Police also intend to use the tests to tackle sexism and find out candidates’ attitudes to risk-taking. Mr Thickett added: “I don’t think we have a particular problem with racism. We have had relatively few people knocked out of the service on those grounds. It’s about quality assurance, it’s about saying we would like to have an additional check.”

It is understood a number of investigations in several forces across the UK are ongoing into alleged racist behaviour. Last year an officer was fined £5,000 for using racist language. Almost two out of five Metropolitan police officers last year failed a secret Scotland Yard “mystery shopper” test of their attitude to complaints about racism.

Officers posing as members of the public went to police stations across London to make complaints about alleged racist behaviour by police. In nearly 40 per cent of cases, the complainants were fobbed off and ignored.

Semper Scotland, a support group for non-white police officers, welcomed the tests and said tough action was needed.

Sandra Deslandes-Clark, a spokeswoman, said minority ethnic officers were still reporting racist abuse across Scotland’s forces, four years after Strathclyde Police was branded “institutionally racist” over its handling of the murder of Surjit Singh Chhokar, a waiter.

“We are delighted that the police are doing something positive and responding to a problem that is clearly out there,” she said.

“I’m pleased they have acknowledged this is an issue and I see this as a first step.
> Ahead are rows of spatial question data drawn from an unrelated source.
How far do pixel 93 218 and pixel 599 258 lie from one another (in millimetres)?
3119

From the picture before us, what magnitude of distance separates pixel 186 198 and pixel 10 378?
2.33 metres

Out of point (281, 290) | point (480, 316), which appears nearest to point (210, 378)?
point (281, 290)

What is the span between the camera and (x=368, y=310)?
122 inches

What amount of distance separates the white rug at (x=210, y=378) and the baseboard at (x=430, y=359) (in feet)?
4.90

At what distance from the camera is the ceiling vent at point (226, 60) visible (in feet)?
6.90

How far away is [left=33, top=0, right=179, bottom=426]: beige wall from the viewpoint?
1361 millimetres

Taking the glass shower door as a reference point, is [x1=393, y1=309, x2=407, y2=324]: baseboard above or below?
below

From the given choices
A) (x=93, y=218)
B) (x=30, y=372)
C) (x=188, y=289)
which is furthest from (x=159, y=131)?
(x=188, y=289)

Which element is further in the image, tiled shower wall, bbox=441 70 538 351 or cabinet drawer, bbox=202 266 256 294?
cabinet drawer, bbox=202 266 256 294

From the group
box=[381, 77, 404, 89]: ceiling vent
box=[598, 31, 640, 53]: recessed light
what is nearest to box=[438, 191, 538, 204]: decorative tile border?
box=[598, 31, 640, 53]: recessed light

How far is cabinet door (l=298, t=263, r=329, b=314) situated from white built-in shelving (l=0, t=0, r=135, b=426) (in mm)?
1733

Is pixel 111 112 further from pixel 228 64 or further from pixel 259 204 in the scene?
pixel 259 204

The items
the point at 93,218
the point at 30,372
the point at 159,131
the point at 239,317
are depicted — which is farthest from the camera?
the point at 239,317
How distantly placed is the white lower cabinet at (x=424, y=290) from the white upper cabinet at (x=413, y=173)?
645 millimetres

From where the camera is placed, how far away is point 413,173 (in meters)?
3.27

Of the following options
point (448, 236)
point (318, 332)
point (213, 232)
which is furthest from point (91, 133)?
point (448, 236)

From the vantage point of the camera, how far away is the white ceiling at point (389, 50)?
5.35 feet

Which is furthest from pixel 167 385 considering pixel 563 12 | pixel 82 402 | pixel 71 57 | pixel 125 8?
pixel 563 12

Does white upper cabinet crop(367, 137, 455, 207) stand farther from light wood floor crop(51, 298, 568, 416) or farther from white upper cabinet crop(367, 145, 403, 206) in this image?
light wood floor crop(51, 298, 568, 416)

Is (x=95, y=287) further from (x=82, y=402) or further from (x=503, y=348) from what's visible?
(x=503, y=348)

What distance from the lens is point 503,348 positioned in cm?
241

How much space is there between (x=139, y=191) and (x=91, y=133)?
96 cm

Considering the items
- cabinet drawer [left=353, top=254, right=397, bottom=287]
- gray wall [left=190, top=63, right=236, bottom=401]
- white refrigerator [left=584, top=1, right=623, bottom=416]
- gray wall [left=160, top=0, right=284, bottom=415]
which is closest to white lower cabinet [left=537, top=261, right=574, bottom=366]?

We look forward to working with them to eradicate racism within the police altogether.”

Ms Deslandes-Clark said officers frequently told Semper about racial abuse from colleagues, but that many others were afraid to speak out.

“We have people who say they have been called ‘Paki’ and other names, and other officers who heard it have not backed them up. People are scared to say anything because they think it may damage their careers.

“Racism’s still there, it’s just gone underground. People have become more cautious. It’s up to ACPOS and ourselves to drive it out.

“A lot of people feel they have been held back because of their accents, because for a lot of them English is not their first language. Recruitment and progression in the police is based on being white and male.”

Forces across England and Wales have already introduced psychological “integrity tests” to weed out racist applicants following The Secret Policeman, which featured undercover reporter Mark Daly, a former Scotsman journalist.

Applicants undergo a series of role-playing and written tests followed by a full interview.